Nesse ponto, o contador de histórias alisou a barba e suspirou suavemente.

Aproveitando a pausa, o público começou a comentar:

“Ah, Lu era um verdadeiro homem.”

“Uma pena, pessoas boas não merecem tal destino.”

Mesmo sem o fim, todos já previam uma tragédia.

Observando a cena, o contador de histórias Ding Quan sorriu satisfeito.

Outro estalo seco soou, chamando a atenção de todos de volta ao palco, e a história prosseguiu.

“Num instante, quando Lu ia matar a família, um vento estranho soprou, as árvores balançaram, areia e pedras voaram, homens e cavalos não conseguiam se manter de pé, e a espada saiu voando da mão de Lu.”

“Ao mesmo tempo, uma voz grave e poderosa ecoou ao longe.”

‘Este monge, passando por aqui, não suporta ver o bem sem recompensa e o mal sem punição. Se o céu não o faz, eu o farei.’

“Os bandidos, furiosos, olharam na direção, e viram um monge de manto azul montando um cavalo extraordinário: escamas verdes, um só chifre na testa, cascos de nuvem, um verdadeiro cavalo-dragão. O monge, com um espanador na mão, parecia um imortal.”

“Diante da cena, todos se assustaram, percebendo tratar-se de um ser celestial.”

“Sem hesitar, os bandidos fugiram, mas naquele momento, começou a chover e nevar, e uma leve camada de gelo cobriu tudo, paralisando os bandidos no lugar.”

“Eles ficaram cobertos de geada e morreram congelados.”

“Sobrevivendo, com esposa e filhos, Lu ajoelhou-se ante o monge, agradecendo por ter salvo sua vida. Pediu que dissesse seu nome e ofereceu cem taéis de ouro em gratidão.”

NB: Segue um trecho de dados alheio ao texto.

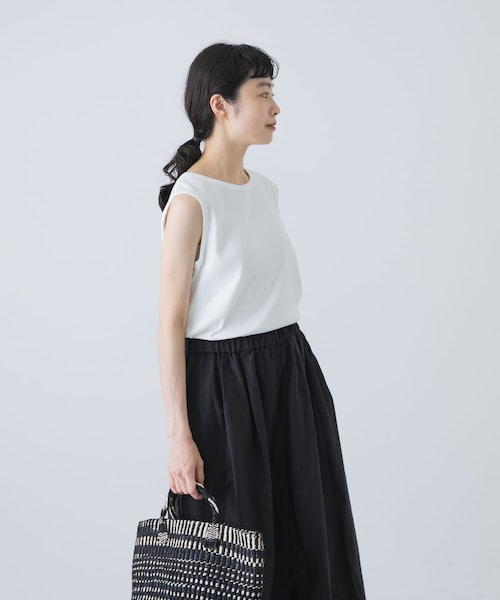 かぐれ（カグレ）の「フライスノースリーブカットソー（タンクトップ・レディース・GREGE/OFF/BLACK・FREE）」の6枚目の写真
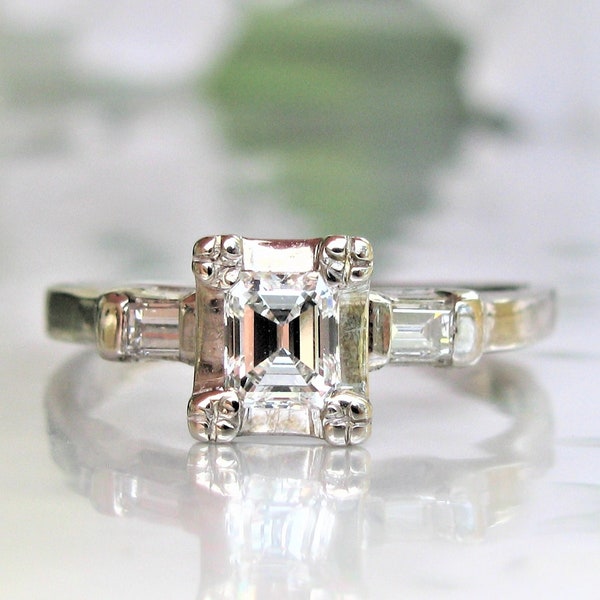 Art Deco Engagement Ring Emerald Cut Engagement Ring 0.58ctw Diamond Vintage Engagement Ring 14K White Gold Baguette Diamond Wedding Ring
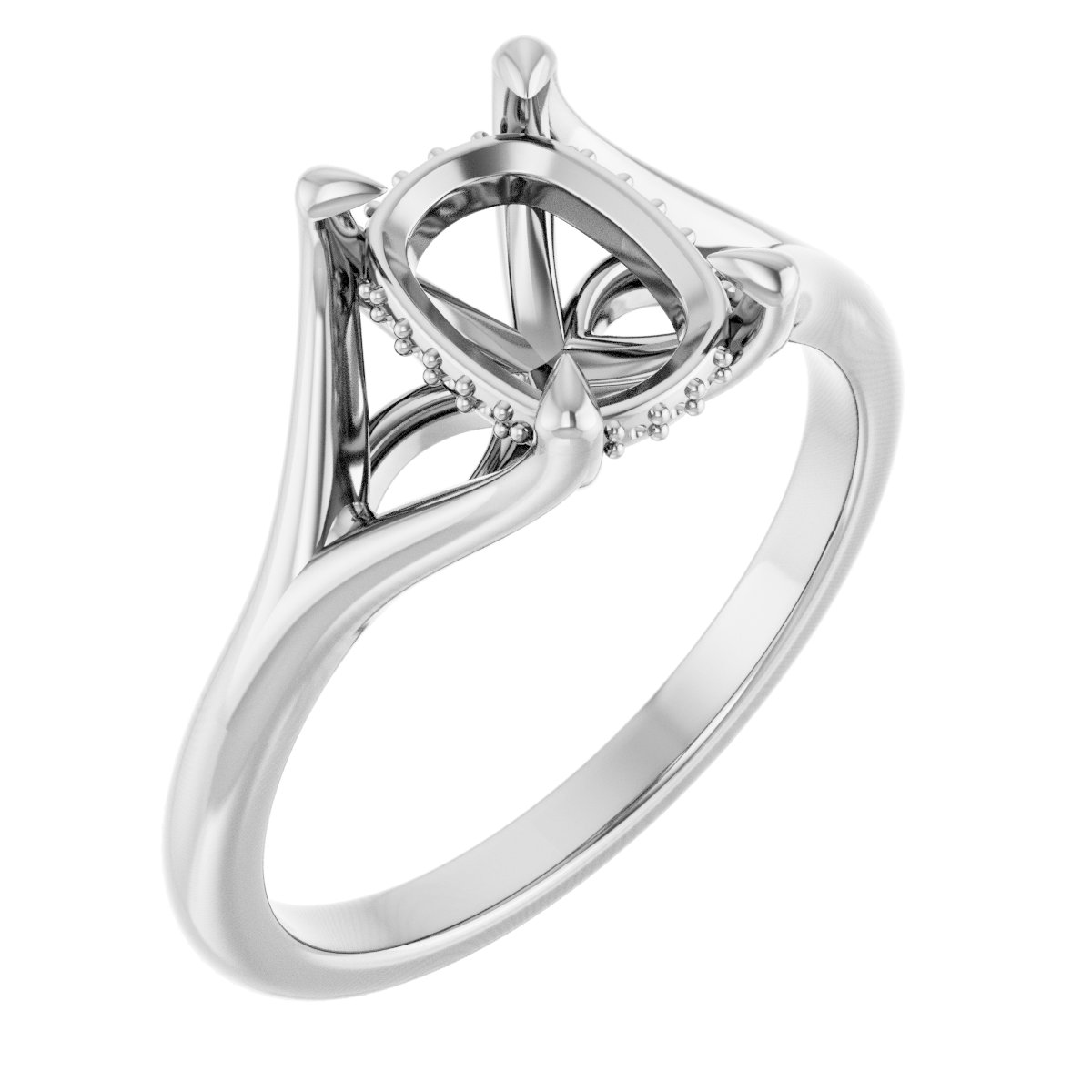 Claw-Prong Hidden Halo-Style Engagement Ring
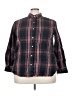 Free Assembly 100% Cotton Plaid Black 3/4 Sleeve Button-Down Shirt Size 3X - photo 1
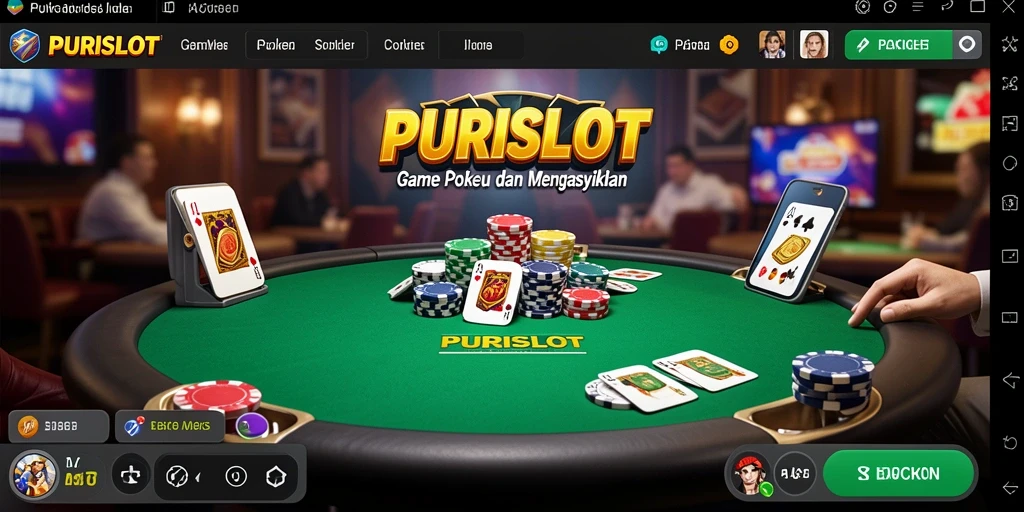 Tampilan gameplay menarik dari aplikasi Poker PURISLOT.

“O monge sorriu e recusou. ‘Sou apenas alguém das montanhas, meu nome é Ma Tu. Ouro e prata nada valem para mim. Só espero que você mantenha seu bom coração.’”

“Dito isso, o monge partiu, leve como o vento.”

A história terminou sob aplausos. Nesse momento, um homem corpulento entrou pela porta.

“Ei, esse monge Ma é mesmo um imortal! Gosto dele. Tem mais histórias sobre ele?”

Falando alto, lançou uma moeda de prata suja ao palco.

Ding Quan a apanhou sem reclamar, guardou-a e continuou, ainda contando histórias desse monge Ma.

No reservado do terceiro andar, degustando doces e ouvindo as histórias, Zhang Chunyi se perdia em pensamentos.